Introductions – Our Experiences

First make sure the new dog is securely leashed with a 4’-6’ fixed length leash BEFORE getting out of your vehicle.  Allow her to sniff around the area and ‘mark’.  Then take the pack for a walk.  Have one person walk ahead with the new dog, allowing established residents to ‘get acquainted’ with her scent.  Continue on at a brisk pace more or less side by side. Keep things happy but calm. Once all dogs are calm (but interested), let them sniff each other briefly, then move on. PRAISE good interactions. Keep any nose-to-nose interactions VERY brief, moving on to other distractions before anyone gets upset. And keep walking until all are calm and energy is down.

A fenced yard is an excellent place to end your walk. Once the dogs are in and calm and the fence is securely closed, drop leashes (allowing the dogs to drag them) so the dogs can become further acquainted.

  • If you do not have access to a fenced yard, proceed directly into the house and drop leashes there. The new dog will want to sniff around.  Be prepared for marking attempts!  A quick “uh-oh! no-no!” gently leading the dog away from the spot should get him the message.

Continue to praise good interactions, especially as everyone settles down. Once all are calm, reinforce the behavior with “good boy…good girl” verbal praise in a low, gentle voice. Continue watching body language carefully for any signs tensions are rising. Look for stiffness, ridging (hair raising on their backs), eye widening, head and neck lowering between the shoulders, and tail changes to name several signs. If you observe any of these or other sharp behavioral changes, pick up leashes and separate and redirect the Basenjis. When they relax again, let them continue to wander while dragging their leashes.
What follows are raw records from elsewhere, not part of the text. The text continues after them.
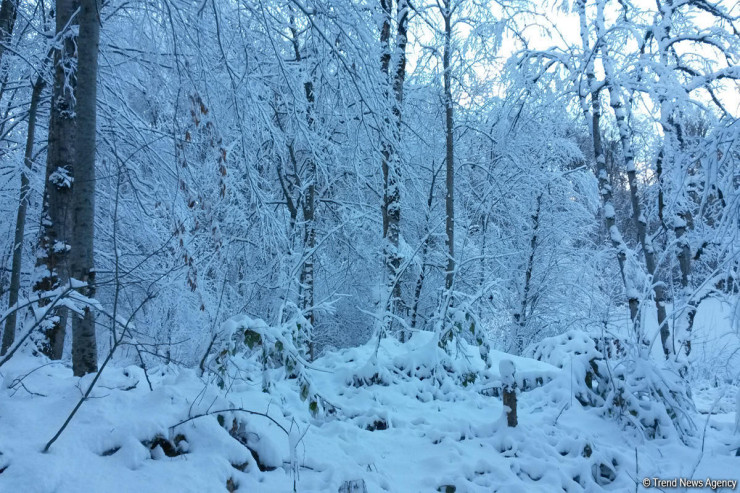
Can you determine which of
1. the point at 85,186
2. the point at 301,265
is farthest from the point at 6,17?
the point at 301,265

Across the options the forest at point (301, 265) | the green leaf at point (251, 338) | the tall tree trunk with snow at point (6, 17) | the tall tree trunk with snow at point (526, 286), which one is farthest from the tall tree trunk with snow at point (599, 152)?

Introductions are only a first step toward your dogs’ happy coexistence. It may take days, weeks or months for your Basenjis to feel comfortable with one another. Initially, their time together should be closely supervised to avoid incidents that lead to longer-term dysfunction. When detailed supervision is not an option, provide the dogs each their own separate space in the same room where they can see one another but not touch. And always remember: it is easier to be conservative with your pace of introduction than to erase bad memories made by a rushed introduction gone bad.